** start **

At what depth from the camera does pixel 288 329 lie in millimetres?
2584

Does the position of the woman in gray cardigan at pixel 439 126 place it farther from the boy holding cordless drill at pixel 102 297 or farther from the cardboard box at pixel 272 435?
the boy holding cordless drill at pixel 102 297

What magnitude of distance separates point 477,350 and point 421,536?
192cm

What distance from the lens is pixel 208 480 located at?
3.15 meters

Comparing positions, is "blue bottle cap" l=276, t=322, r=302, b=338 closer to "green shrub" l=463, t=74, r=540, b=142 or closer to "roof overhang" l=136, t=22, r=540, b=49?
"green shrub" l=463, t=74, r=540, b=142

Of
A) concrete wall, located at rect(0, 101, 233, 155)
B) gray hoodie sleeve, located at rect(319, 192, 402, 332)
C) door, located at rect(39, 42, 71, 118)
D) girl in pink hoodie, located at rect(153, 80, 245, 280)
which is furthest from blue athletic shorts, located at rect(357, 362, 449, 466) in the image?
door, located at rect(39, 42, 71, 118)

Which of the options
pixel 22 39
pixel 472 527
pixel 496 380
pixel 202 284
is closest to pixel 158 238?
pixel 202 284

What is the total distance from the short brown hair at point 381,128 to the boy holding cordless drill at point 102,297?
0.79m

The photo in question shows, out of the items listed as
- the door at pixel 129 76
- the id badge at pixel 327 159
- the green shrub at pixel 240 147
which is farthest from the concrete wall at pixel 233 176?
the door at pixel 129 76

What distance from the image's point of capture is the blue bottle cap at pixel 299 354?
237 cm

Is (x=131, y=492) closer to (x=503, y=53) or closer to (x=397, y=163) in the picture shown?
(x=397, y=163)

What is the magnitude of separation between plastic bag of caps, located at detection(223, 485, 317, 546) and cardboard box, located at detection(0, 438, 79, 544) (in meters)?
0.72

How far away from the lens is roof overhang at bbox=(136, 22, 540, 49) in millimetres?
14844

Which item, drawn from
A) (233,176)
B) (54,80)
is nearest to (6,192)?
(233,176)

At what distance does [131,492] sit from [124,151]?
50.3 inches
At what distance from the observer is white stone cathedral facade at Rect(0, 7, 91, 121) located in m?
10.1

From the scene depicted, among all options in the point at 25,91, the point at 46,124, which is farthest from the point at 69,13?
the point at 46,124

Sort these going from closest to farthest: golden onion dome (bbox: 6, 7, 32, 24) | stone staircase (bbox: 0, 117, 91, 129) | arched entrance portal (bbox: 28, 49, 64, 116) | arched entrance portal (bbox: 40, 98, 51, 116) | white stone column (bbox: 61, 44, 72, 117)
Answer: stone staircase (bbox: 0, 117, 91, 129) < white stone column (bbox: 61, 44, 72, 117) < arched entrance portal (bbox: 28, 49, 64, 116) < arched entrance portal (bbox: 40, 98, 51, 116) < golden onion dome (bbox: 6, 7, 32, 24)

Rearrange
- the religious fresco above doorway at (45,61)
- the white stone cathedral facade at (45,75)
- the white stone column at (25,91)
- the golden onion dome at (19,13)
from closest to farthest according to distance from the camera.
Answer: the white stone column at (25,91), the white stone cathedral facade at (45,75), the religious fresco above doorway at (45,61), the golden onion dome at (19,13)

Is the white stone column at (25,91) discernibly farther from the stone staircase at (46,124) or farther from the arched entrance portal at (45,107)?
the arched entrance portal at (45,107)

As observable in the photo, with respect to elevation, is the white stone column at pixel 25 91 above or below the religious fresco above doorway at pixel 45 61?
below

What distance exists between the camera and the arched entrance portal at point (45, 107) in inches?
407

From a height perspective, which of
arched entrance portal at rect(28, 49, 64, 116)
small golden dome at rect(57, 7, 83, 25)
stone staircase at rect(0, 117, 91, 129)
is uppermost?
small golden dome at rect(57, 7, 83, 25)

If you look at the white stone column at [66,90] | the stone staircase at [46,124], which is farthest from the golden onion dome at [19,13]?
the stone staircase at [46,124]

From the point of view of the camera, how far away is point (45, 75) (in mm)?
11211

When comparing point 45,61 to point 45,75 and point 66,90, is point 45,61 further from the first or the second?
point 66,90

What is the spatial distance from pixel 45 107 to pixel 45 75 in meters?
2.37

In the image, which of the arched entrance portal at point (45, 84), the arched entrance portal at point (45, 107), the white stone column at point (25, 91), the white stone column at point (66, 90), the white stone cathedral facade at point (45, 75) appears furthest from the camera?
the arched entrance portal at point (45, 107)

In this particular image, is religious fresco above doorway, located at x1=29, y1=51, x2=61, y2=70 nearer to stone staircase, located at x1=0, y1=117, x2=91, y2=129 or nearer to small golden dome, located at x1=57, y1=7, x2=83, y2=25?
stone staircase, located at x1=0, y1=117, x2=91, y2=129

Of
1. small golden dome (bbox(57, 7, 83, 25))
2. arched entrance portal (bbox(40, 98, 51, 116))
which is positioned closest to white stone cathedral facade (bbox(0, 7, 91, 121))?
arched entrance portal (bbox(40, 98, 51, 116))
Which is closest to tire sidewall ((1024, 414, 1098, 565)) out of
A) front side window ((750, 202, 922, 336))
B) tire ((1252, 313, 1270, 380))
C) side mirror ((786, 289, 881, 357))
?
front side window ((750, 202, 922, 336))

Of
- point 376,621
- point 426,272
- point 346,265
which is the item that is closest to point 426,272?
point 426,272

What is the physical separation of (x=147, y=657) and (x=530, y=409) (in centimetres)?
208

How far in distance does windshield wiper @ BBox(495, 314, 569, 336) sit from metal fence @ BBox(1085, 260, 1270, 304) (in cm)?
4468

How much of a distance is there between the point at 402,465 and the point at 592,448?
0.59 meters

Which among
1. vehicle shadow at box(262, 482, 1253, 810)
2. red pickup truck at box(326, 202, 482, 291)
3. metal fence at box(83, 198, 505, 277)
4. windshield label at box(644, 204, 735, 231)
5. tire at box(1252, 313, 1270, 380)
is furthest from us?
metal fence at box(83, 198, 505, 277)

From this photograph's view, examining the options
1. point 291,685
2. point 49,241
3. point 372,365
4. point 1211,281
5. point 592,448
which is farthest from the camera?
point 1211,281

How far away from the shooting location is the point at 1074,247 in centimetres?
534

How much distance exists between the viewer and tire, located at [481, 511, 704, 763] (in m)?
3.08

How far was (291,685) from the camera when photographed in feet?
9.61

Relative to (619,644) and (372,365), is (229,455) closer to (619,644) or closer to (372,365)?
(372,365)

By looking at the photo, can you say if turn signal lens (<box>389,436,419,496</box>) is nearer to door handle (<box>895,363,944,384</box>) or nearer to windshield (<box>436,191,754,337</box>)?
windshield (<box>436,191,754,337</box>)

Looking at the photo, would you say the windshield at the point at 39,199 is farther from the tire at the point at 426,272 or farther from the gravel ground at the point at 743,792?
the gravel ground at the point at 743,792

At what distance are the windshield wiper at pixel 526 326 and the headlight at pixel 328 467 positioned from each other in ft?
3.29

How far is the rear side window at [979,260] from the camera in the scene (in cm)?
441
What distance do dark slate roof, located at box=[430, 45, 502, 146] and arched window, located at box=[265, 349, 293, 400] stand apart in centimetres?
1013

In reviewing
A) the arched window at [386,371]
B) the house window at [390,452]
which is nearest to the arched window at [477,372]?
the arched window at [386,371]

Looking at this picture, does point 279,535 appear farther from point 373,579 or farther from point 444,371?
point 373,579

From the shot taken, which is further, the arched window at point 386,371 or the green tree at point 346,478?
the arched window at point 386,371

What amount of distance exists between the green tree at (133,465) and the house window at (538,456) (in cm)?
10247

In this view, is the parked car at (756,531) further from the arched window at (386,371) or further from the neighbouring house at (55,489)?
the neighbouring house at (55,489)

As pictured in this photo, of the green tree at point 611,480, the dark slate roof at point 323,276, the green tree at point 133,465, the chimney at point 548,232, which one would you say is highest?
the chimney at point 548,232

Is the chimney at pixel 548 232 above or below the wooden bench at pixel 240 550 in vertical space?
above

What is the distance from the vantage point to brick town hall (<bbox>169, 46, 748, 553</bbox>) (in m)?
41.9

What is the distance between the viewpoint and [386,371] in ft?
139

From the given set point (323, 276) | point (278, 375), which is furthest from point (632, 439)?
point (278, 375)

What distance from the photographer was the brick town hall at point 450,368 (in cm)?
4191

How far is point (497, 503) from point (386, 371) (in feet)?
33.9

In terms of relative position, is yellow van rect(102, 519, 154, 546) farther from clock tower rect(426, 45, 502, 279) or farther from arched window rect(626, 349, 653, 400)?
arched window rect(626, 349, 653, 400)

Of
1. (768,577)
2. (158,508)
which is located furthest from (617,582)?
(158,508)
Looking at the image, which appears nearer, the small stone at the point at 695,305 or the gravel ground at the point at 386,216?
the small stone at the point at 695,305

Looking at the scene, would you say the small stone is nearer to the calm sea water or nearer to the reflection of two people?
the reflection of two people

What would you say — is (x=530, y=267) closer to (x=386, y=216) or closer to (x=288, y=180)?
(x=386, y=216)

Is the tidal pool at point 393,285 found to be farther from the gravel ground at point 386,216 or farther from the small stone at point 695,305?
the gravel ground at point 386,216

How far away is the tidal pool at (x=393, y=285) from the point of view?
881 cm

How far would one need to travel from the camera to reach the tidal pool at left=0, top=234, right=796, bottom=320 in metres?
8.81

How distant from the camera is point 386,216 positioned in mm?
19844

** end **

(WHAT YOU HAVE TO DO)
Reproduce the rows word for word, starting at the first one and ending with the line that contains "50.3 inches", including that line.

(CORRECT RESPONSE)
At what depth from the camera does pixel 288 329 lie in millimetres?
2584

Does the position of the woman in gray cardigan at pixel 439 126 place it farther from the boy holding cordless drill at pixel 102 297 or farther from the cardboard box at pixel 272 435?
the boy holding cordless drill at pixel 102 297

What magnitude of distance separates point 477,350 and point 421,536?
192cm

What distance from the lens is pixel 208 480 located at?
3.15 meters

Comparing positions, is "blue bottle cap" l=276, t=322, r=302, b=338 closer to "green shrub" l=463, t=74, r=540, b=142 or closer to "roof overhang" l=136, t=22, r=540, b=49?
"green shrub" l=463, t=74, r=540, b=142

Of
A) concrete wall, located at rect(0, 101, 233, 155)
B) gray hoodie sleeve, located at rect(319, 192, 402, 332)
C) door, located at rect(39, 42, 71, 118)
D) girl in pink hoodie, located at rect(153, 80, 245, 280)
which is furthest from blue athletic shorts, located at rect(357, 362, 449, 466) in the image?
door, located at rect(39, 42, 71, 118)

Which of the options
pixel 22 39
pixel 472 527
pixel 496 380
pixel 202 284
is closest to pixel 158 238?
pixel 202 284

What is the total distance from the short brown hair at point 381,128 to the boy holding cordless drill at point 102,297?
0.79m

The photo in question shows, out of the items listed as
- the door at pixel 129 76
- the id badge at pixel 327 159
- the green shrub at pixel 240 147
which is farthest from the concrete wall at pixel 233 176?
the door at pixel 129 76

What distance from the image's point of capture is the blue bottle cap at pixel 299 354?
237 cm

Is (x=131, y=492) closer to (x=503, y=53) or closer to (x=397, y=163) in the picture shown?
(x=397, y=163)

What is the magnitude of separation between plastic bag of caps, located at detection(223, 485, 317, 546) and cardboard box, located at detection(0, 438, 79, 544) (in meters)?
0.72

How far away from the lens is roof overhang at bbox=(136, 22, 540, 49) in millimetres?
14844

Which item, drawn from
A) (233,176)
B) (54,80)
is nearest to (6,192)?
(233,176)

At what distance does [131,492] sit from [124,151]?
50.3 inches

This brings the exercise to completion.